### Exercise:
Figure out how many lines in the records below hold the string "name". That number alone is the answer.

START Material shown

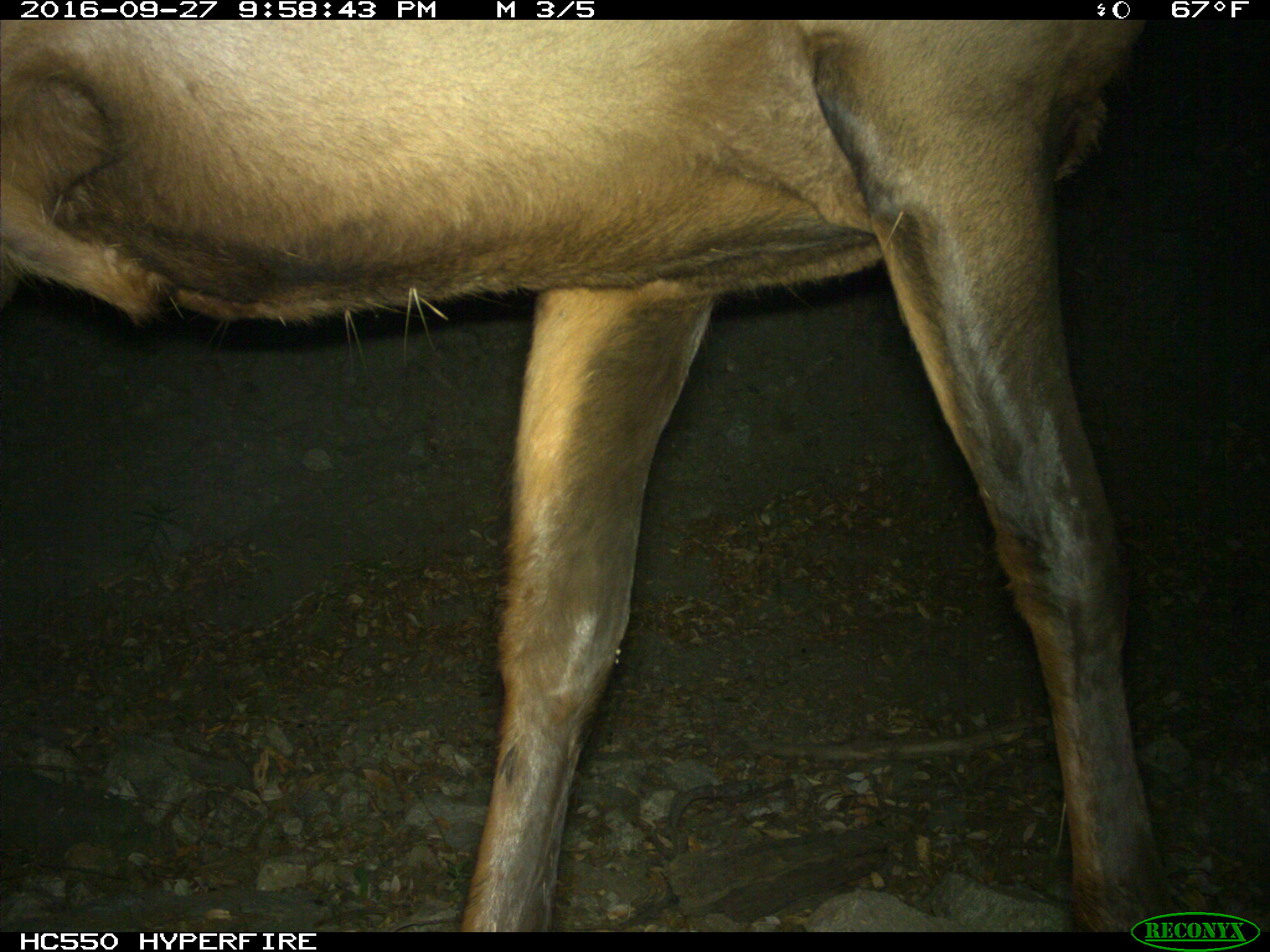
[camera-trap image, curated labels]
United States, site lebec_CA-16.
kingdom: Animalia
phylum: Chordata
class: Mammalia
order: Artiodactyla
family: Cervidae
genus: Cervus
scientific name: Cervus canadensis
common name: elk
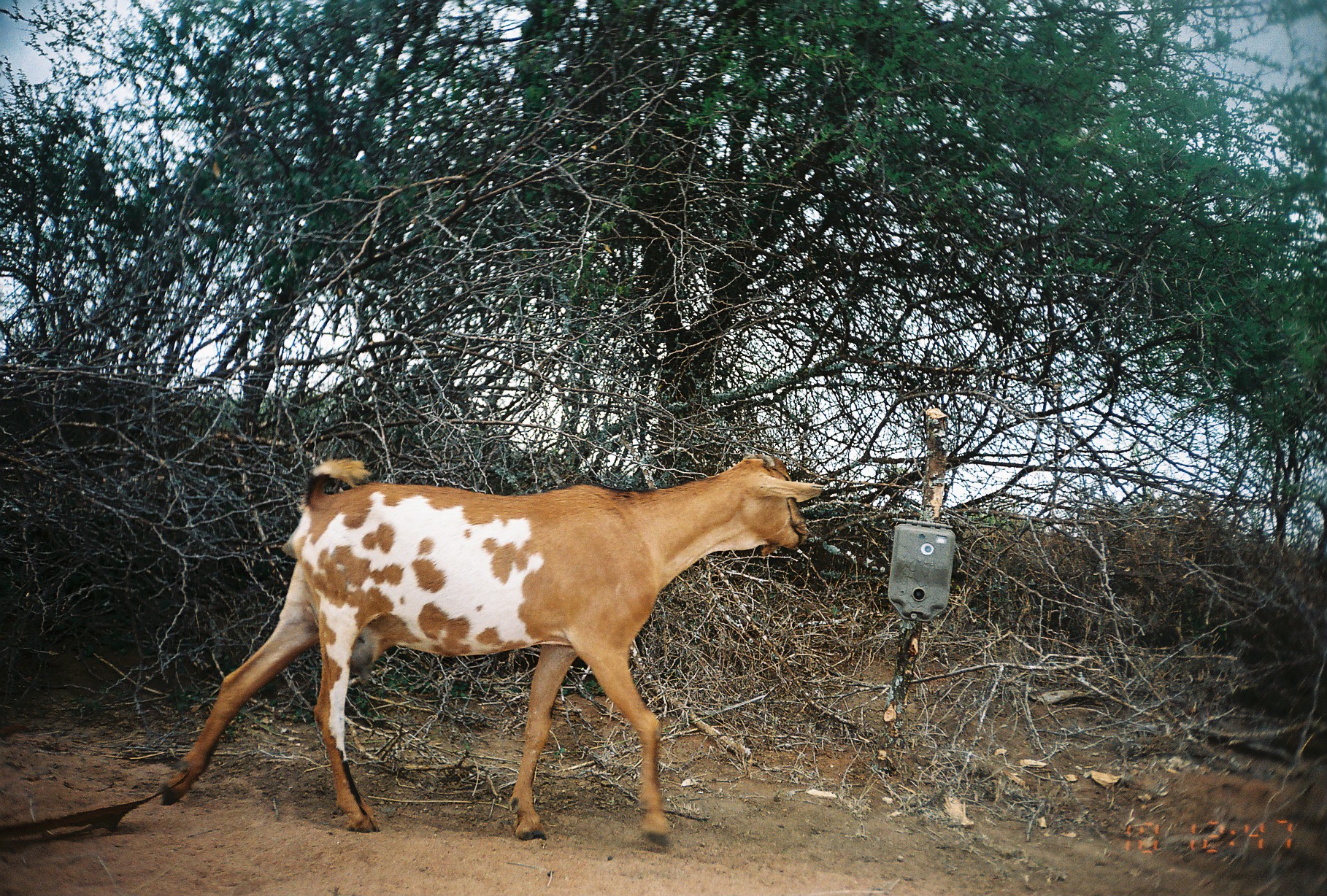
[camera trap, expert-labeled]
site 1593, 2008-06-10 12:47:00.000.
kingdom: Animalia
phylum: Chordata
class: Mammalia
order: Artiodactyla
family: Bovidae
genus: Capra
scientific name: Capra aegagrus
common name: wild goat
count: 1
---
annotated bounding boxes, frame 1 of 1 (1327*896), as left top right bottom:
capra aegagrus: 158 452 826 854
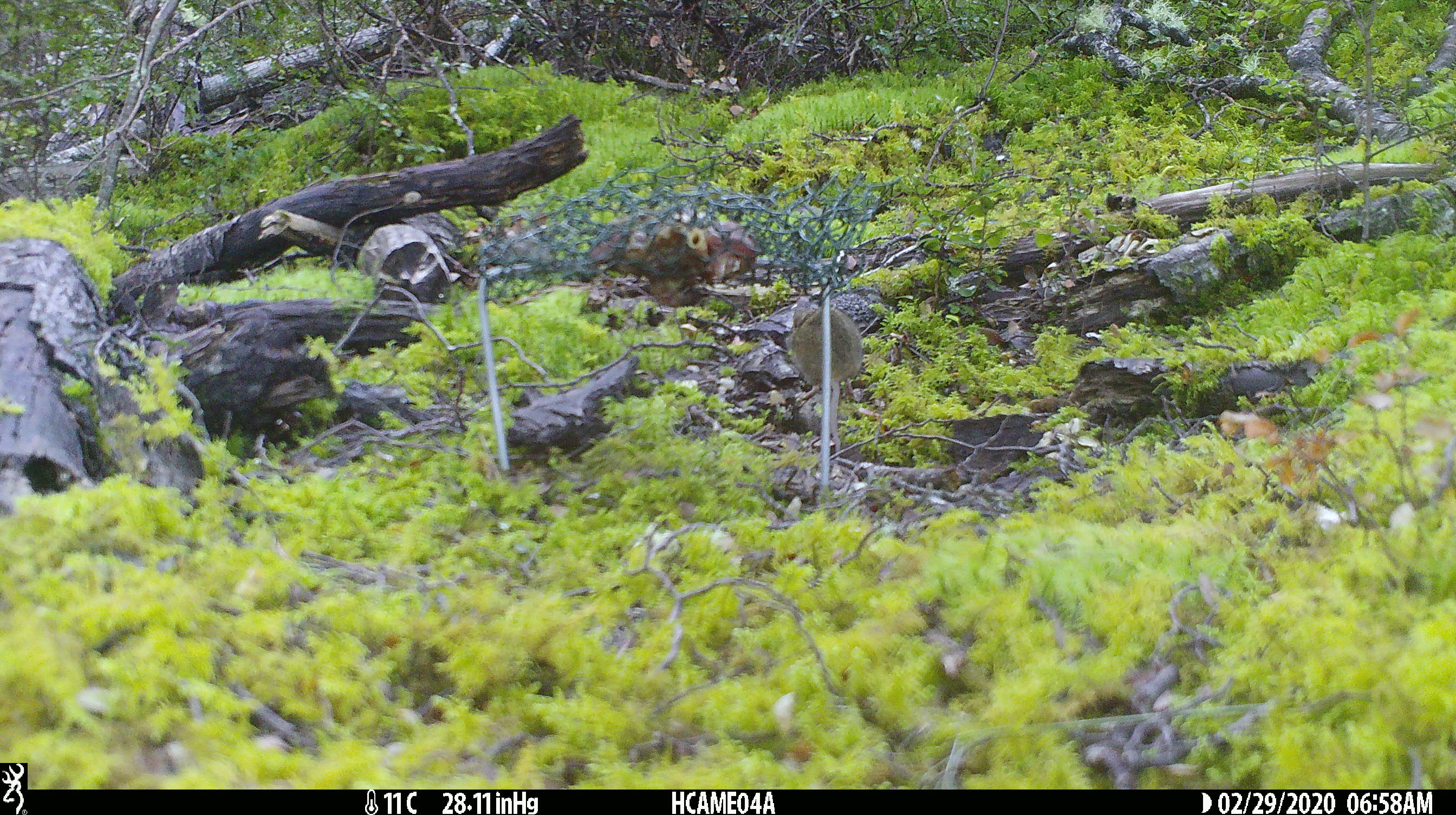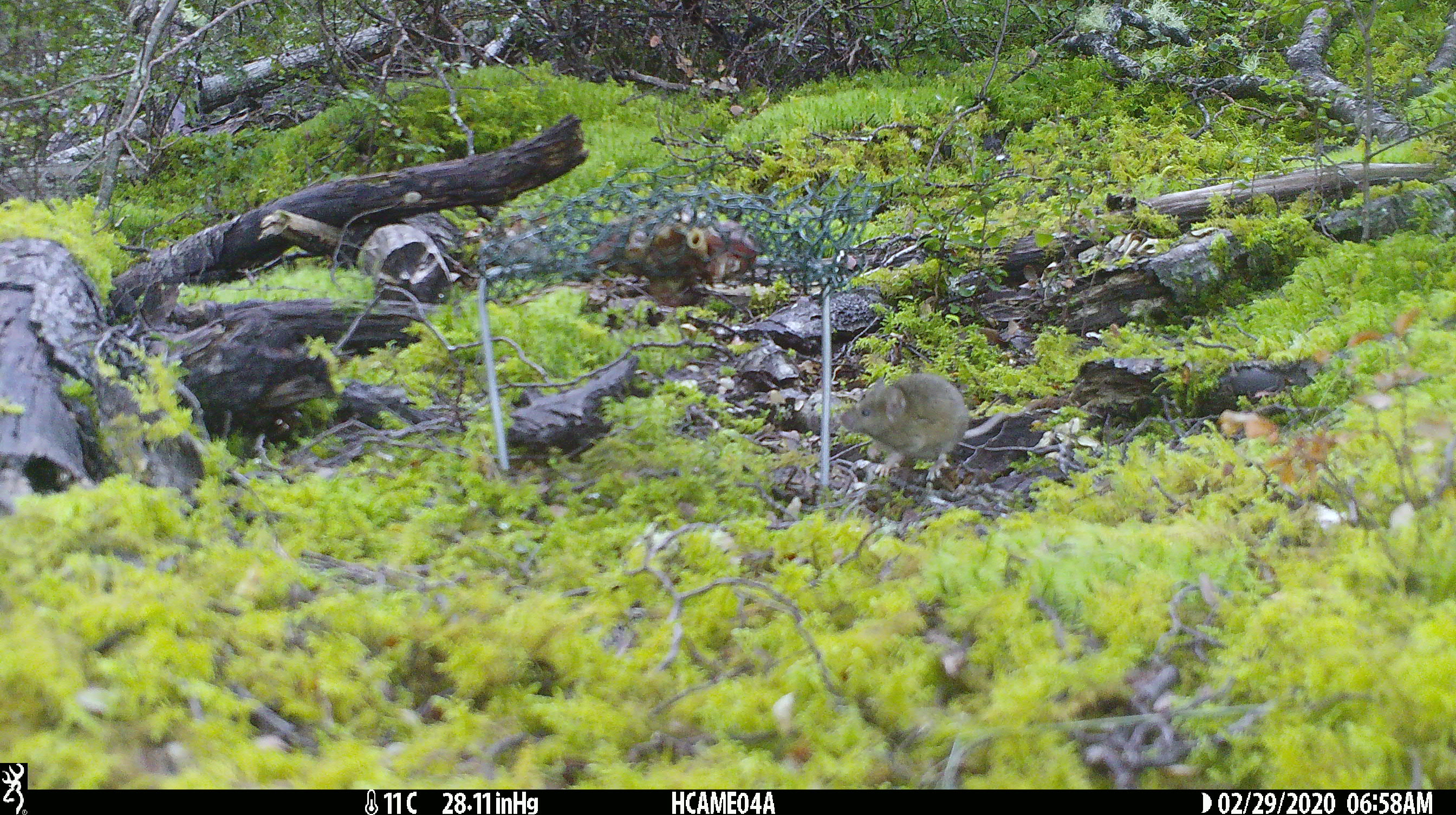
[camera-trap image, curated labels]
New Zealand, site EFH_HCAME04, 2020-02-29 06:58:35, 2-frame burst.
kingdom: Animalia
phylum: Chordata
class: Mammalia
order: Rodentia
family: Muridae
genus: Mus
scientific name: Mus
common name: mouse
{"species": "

END Material shown

### Exercise response:
6